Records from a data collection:
= = = = = = =

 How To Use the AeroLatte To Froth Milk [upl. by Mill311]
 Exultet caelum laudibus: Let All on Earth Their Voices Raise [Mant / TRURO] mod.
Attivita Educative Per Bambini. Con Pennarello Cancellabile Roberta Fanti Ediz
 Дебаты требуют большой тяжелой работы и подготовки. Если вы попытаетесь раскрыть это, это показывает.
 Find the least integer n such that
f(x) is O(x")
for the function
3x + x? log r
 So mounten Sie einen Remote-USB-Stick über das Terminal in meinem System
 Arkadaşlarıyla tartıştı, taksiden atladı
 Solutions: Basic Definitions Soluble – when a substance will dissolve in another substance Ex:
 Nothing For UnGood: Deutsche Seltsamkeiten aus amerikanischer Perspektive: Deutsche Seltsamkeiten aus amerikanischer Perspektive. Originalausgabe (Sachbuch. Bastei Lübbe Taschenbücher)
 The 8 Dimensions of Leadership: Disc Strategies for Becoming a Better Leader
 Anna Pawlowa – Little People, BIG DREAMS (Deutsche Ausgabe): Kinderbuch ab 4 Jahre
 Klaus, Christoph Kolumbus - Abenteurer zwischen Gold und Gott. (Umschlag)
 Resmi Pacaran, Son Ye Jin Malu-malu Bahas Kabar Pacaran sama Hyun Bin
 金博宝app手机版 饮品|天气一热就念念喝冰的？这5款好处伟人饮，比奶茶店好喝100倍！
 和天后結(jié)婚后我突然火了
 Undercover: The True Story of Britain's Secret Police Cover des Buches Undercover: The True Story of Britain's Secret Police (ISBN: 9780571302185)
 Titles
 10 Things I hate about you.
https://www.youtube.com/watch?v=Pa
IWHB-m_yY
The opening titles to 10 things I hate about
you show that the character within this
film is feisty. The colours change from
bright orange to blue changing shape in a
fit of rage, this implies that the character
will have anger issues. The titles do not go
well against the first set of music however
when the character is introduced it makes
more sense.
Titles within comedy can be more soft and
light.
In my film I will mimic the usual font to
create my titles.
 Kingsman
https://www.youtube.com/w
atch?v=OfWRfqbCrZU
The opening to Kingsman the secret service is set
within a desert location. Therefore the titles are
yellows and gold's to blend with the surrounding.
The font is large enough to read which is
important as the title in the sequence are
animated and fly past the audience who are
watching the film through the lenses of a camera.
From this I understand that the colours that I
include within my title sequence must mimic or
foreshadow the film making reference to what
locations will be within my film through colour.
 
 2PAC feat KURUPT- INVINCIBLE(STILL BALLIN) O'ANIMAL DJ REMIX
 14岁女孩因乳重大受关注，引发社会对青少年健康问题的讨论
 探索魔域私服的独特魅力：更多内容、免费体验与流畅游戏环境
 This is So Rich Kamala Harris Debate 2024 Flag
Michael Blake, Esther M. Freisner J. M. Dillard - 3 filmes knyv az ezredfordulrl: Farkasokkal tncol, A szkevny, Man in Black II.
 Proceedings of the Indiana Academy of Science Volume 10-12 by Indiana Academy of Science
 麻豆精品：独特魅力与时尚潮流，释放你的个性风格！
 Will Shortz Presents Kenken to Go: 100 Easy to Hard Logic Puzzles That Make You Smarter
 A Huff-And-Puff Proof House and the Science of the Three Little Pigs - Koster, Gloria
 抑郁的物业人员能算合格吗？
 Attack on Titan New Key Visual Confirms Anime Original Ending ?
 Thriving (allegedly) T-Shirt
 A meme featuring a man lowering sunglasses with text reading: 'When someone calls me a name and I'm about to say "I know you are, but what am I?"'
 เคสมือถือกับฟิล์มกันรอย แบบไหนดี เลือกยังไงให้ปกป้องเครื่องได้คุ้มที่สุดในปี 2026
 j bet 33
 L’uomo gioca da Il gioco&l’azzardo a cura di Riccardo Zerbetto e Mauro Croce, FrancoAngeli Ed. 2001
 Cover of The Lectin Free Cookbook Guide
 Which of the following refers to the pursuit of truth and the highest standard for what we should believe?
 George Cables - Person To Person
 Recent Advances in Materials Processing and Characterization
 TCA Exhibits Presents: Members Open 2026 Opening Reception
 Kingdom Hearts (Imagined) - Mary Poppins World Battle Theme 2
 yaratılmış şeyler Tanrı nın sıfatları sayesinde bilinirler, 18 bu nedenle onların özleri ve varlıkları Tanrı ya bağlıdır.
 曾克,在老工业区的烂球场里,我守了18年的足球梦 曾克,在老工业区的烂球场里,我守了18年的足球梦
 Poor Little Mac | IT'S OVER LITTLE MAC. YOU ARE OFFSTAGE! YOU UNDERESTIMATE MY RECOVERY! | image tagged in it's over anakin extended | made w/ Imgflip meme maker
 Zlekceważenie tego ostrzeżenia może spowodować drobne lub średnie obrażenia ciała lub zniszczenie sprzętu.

= = = = = = =

Show every line in the entries where the string "mimic" occurs.

In my film I will mimic the usual font to
include within my title sequence must mimic or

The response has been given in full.